All configs support `streaming=True`, which is recommended for the larger configs (`documents`, `chunks`, `field_guide`).
### Which config should I use?
- Start with `concepts` if you want to browse the concept inventory, descriptions, prevalence, or taxonomy.
- Use `documents` if you need full-document text plus document-level union labels.
- Use `chunks` if you need per-chunk labels, token spans, or chunk-local context.

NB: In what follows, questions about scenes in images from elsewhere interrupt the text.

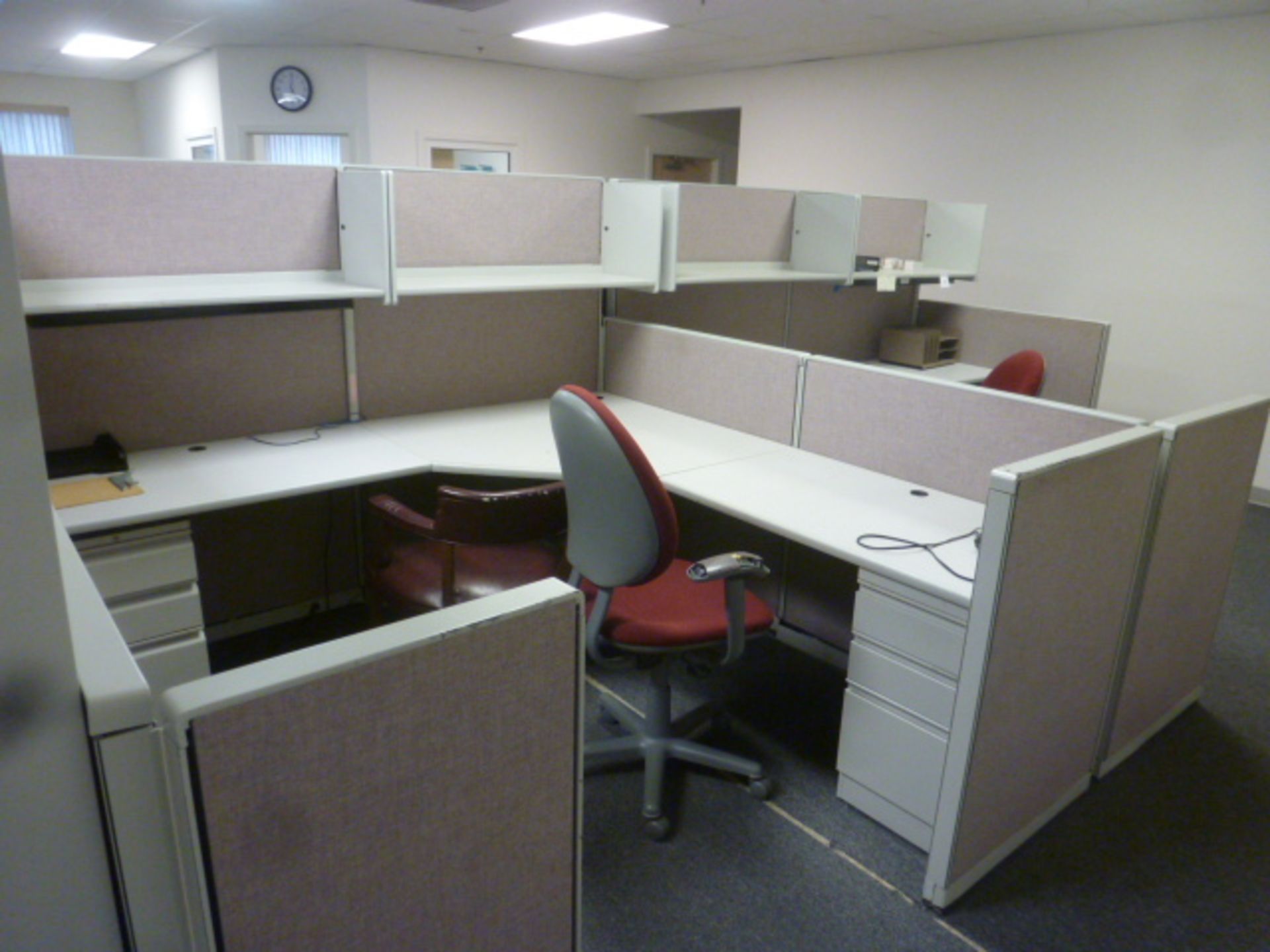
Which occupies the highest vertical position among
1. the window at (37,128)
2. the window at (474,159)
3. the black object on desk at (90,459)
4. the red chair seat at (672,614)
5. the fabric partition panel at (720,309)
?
the window at (37,128)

- Use `field_guide` if you need reverse lookup from a concept to matching chunks.
## Shared IDs and joins
- `concept_id` is shared across all artifacts and is contiguous over `0..16789` (`16790` concepts total).

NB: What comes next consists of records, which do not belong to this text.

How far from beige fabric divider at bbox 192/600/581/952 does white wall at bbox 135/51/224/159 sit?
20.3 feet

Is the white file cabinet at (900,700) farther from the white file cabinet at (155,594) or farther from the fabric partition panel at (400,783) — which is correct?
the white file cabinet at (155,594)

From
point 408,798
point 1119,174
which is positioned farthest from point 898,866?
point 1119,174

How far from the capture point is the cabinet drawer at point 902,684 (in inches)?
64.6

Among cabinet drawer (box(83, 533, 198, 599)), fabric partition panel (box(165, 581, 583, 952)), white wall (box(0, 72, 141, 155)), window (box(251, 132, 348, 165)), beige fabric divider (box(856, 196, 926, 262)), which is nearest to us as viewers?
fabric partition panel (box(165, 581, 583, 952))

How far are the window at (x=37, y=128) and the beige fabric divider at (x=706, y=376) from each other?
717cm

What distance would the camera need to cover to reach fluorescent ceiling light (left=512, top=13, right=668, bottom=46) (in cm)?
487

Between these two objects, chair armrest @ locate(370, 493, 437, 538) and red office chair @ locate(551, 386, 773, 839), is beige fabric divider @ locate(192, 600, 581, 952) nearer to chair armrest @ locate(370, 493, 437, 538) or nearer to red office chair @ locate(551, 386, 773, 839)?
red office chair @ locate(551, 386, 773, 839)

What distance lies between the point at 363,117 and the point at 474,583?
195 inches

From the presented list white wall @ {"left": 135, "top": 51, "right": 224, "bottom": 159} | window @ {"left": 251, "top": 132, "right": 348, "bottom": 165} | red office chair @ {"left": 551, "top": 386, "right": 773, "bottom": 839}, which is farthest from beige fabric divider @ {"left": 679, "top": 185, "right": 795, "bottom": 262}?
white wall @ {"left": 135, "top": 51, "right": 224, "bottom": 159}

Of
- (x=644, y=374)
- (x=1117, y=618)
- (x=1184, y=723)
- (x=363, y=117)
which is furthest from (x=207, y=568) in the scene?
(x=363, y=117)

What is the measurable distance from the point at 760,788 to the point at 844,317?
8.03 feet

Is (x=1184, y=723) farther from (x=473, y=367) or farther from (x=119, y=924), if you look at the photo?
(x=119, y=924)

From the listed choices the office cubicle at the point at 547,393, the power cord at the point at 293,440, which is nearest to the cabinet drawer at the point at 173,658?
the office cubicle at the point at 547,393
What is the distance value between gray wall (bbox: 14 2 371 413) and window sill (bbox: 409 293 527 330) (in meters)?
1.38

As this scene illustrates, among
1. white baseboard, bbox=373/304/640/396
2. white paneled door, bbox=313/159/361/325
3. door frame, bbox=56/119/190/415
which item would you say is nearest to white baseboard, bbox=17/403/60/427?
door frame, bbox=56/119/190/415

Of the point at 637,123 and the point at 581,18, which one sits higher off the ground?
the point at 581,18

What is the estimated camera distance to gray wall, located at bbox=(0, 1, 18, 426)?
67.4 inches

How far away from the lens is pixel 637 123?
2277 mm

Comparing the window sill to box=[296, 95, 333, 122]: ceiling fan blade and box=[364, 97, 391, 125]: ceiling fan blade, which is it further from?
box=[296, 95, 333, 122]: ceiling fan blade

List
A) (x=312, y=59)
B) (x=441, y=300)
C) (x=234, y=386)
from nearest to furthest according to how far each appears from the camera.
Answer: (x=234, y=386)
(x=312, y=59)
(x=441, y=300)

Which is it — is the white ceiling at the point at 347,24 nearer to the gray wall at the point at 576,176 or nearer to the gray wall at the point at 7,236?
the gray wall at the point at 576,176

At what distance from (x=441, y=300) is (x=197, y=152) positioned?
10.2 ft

- `doc_int_id` is the shared document key across `documents`, `chunks`, and `field_guide`.
- `chunk_id` identifies a chunk within a document and joins `chunks` to `field_guide` when paired with `doc_int_id`.
- `document_text` in `documents` is reconstructed by directly concatenating the ordered chunk texts. The chunker preserves inter-chunk whitespace as a prefix on each subsequent chunk, so direct concatenation is lossless.
## Schemas
### `documents`
One row per document.
| Column | Type | Description |
|---|---|---|
| `document_text` | `string` | Full document text (direct concatenation of chunk texts, identical to the original FineWeb source). |
| `doc_int_id` | `int32` | Document key, shared across all configs. |
| `chunk_count` | `int32` | Number of chunks in this document. |
| `document_token_count` | `int32` | Total tokens across all chunks. |
| `chunk_char_starts` | `list<int32>` | Character offset where each chunk begins in `document_text`. Chunk *i* spans `document_text[chunk_char_starts[i]:chunk_char_starts[i+1]]` (last chunk runs to end of string). |
| `chunk_token_starts` | `list<int32>` | Token offset where each chunk begins in the document's token sequence. |
| `chunk_token_counts` | `list<int32>` | Number of tokens in each chunk. |
| `has_long_chunk` | `bool` | Whether any chunk exceeded the 128-token target. |
| `has_segmentation_error` | `bool` | Whether sentence packing failed (entire document is one chunk). |
| `content_ids` | `list<int64>` | Union of content concept IDs across all chunks (sorted, deduplicated). |
| `tone_ids` | `list<int64>` | Union of tone concept IDs across all chunks (sorted, deduplicated). |
| `document_ids` | `list<int64>` | Union of document-type concept IDs across all chunks (sorted, deduplicated). |
| `entity_ids` | `list<int64>` | Union of entity concept IDs across all chunks (sorted, deduplicated). |
### `chunks`
One row per chunk.
| Column | Type | Description |
|---|---|---|
| `doc_int_id` | `int32` | Parent document key. |
| `chunk_id` | `int16` | Chunk index within the document (0-based). |
| `chunk_text` | `string` | Text content of this chunk. |
| `chunk_token_start` | `int32` | Inclusive token offset in the document. |
| `chunk_token_end` | `int32` | Exclusive token offset in the document. |
| `chunk_token_count` | `int32` | Number of tokens (`chunk_token_end - chunk_token_start`). |
| `chunk_status` | `string` | Quality status: `ok`, `long_chunk`, or `segmentation_error`. |
| `tone_ids` | `list<int64>` | Tone concept IDs assigned to this chunk. |
| `entity_ids` | `list<int64>` | Entity concept IDs assigned to this chunk. |
| `content_ids` | `list<int64>` | Content/topic concept IDs assigned to this chunk. |
| `document_ids` | `list<int64>` | Document-type concept IDs assigned to this chunk. |
### `field_guide`
One row per (concept, chunk) assignment. Useful for "which chunks mention concept X?" queries.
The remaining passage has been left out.